1. Management root account

For the first part we have made progress and created the initial management account and we will create an AWS organization, in which WGs can join with an email they will own. The practical part for this is almost done, and what remains is for each WG to use the AWS Pricing Calculator to estimate their credit needs for the next 12 months.

The pricing calculation part is crucial as without it we can't bootstrap the process. So we kindly ask the WGs interested in this to provide such an estimate by the end of this week, early next one. This will hugely help @surajkota as well to push for this, since this will require some communication to get the credits in.

For Notebooks WG @thesuperzapper and I are already in the process of calculating the cost and will post an update tomorrow.

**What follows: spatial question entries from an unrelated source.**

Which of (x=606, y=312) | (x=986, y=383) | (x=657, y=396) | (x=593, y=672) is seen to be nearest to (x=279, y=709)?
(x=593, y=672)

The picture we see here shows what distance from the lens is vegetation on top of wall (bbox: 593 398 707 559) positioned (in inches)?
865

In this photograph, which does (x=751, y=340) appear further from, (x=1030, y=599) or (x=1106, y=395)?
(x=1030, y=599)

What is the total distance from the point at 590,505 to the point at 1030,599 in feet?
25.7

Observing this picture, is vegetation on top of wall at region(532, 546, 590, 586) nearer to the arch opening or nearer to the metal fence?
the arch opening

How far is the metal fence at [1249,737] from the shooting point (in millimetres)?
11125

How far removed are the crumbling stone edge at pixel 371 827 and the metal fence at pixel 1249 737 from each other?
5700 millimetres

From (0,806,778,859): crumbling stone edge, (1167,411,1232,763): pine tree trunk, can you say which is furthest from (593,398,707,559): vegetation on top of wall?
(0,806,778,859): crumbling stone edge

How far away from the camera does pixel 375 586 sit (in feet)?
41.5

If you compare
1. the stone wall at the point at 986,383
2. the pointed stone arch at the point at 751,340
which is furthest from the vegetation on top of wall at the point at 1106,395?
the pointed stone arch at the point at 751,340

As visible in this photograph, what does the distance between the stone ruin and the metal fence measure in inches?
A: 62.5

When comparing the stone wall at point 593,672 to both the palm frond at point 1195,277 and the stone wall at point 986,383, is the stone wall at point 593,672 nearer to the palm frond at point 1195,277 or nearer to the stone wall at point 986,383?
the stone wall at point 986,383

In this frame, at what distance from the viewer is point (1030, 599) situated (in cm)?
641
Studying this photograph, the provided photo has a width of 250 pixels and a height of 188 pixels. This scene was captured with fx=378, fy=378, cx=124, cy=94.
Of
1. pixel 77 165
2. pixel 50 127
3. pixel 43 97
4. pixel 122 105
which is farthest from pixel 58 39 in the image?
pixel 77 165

Lastly we are preparing a basic proposal for on the team responsible for the management account. Specifically we want to document:

  1. What are the selection criteria for members of that team
  2. What are the expectations and time commitments from that team
  3. Actions and setup that needs to happen within that account

2. Setting up the infra per WG

@songole @charlesa101 @ca-scribner for this part I highly suggest to reach out to the WGs you are interested it to discuss your thoughts and expertise on how to setup the CI/CD. We can then form proposals and even generalizing a solution across WGs once we have a solid understanding and approach.

You can find links for all the WG's calendars and info in https://github.com/kubeflow/community/blob/master/wgs.yaml#L80

cc @kubeflow/wg-automl-leads @kubeflow/wg-training-leads @pvaneck @yuzisun

Hi everyone, thanks to all the WGs for the estimates, we got the management account created and credits approved!

Next steps: I have a draft of the design with the next steps on this document:
https://docs.google.com/document/d/1Z3K4q21Vko6SzQDu2JSov9DO2fRehsDB_X9Z663fym4/edit?usp=sharing and we will be looking into setting up the AWS organization to get this going.

As we previously discussed, each WG can choose its own test/release infrastructure depending on their requirements and it would be running in separate accounts. I am looking for contributors and WGs to come up with the requirements for the testing infrastructure or a proposal for the infrastructure based on their requirements (Infrastructure per WG section of the doc). I have laid out a high level expectation for each of the section, please ping me or request access on the doc if you would like to contribute. Can we target to have a draft by 07/27?
cc @songole @charlesa101 @ca-scribner @kubeflow/wg-automl-leads @kubeflow/wg-training-leads @kubeflow/wg-notebooks-leads @kubeflow/wg-manifests-leads @pvaneck @yuzisun

Thanks @surajkota. Someone from my team would start with training wg. @mak-454 @anil3

Thanks, @surajkota - We can start with the notebooks & manifest wg. Thank you!

Hi @kubeflow/wg-automl-leads, @kubeflow/wg-training-leads @kubeflow/wg-manifests-leads, @kubeflow/wg-notebooks-leads, @pvaneck

We are looking into creating the AWS organization and organization units for each WG using Infrastructure as code based on the proposal in this doc. Everyone has already looked at brief overview on this issue but the document will go into details. If you have any comments or would like to contribute to any of the TODO items, please let us know.

Following are the things we need from your end:

  1. We want to use an IaC tool and not have manual creation for the AWS organization. Does the community have a preference for using CDK or Terraform?
  2. Please help me with an email addresses by EOD 07/20 you would like to use for your WG account. Let me know if we should go ahead and create one on your behalf. We can create something like: kf-wg-manifests-test@gmail.com , kf-wg-training-test@gmail.com and share it with each of the WGs.

Please let me know if you want to designate anyone else in the WG for this.